As a member of the government, I have found that the translation of our policies into law has sometimes required modification to meet the necessary human rights standards and to achieve a high level of compatibility with human rights principles. This is how it should be.

The enactment of a human rights charter has demonstrated that, even in a nation such as Australia, which is relatively alert to the protection and promotion of civil and political rights, governments should be accountable and test legislation against international human rights standards. The charter of rights, like our Human Rights Act, ensures that the actions of government do not unnecessarily or unreasonably place limitations on human rights.

Section 44 of the Human Rights Act requires that, after five years of the act’s operation, a review of the act must be undertaken and a report presented to the Assembly. Today I am tabling that report.

The report that I am tabling is an assessment of the first five years of operation of the act and makes recommendations in relation to the human rights regime against the original policy direction of the government when first implementing the act. The report is not merely a snapshot but the product of five years of research.

The research that produced this report has also contributed to many academic and learned works on the ACT’s human rights regime. The research was made possible under an Australian Research Council linkage grant and the work carried out under a partnership agreement between the Australian National University and the Department of Justice and Community Safety.
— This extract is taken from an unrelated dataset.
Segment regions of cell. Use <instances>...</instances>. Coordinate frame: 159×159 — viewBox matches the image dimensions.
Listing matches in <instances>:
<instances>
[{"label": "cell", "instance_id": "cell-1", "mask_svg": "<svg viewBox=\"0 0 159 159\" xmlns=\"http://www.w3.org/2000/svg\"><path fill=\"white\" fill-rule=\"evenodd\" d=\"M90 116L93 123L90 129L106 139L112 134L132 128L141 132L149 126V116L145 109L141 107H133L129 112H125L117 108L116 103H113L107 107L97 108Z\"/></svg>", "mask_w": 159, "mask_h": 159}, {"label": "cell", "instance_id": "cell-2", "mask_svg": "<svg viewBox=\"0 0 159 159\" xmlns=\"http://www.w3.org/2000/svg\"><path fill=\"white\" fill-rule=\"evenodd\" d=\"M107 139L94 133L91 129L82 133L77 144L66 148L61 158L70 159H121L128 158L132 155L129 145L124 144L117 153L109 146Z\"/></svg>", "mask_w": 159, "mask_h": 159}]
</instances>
The ACT Human Rights Act research project was led by Professor Hilary Charlesworth, a renowned human rights lawyer and academic, and Professor Andrew Byrnes, currently a professor of international law at the University of New South Wales and formerly of the ANU. Professor Charlesworth, as many members will know, was the chairperson of the ACT Bill of Rights Consultative Committee which was established to inquire into the question of whether the ACT should adopt a bill of rights and what form it might take. She and her colleagues are highly qualified to examine and assess where we are now as a human rights jurisdiction of five years standing.

I am particularly pleased to table this report which recognises the significant research undertaken by the ACT Human Rights Act research project team over the last five years. Most particularly, the report represents an independent but informed view on the implementation of human rights in the territory.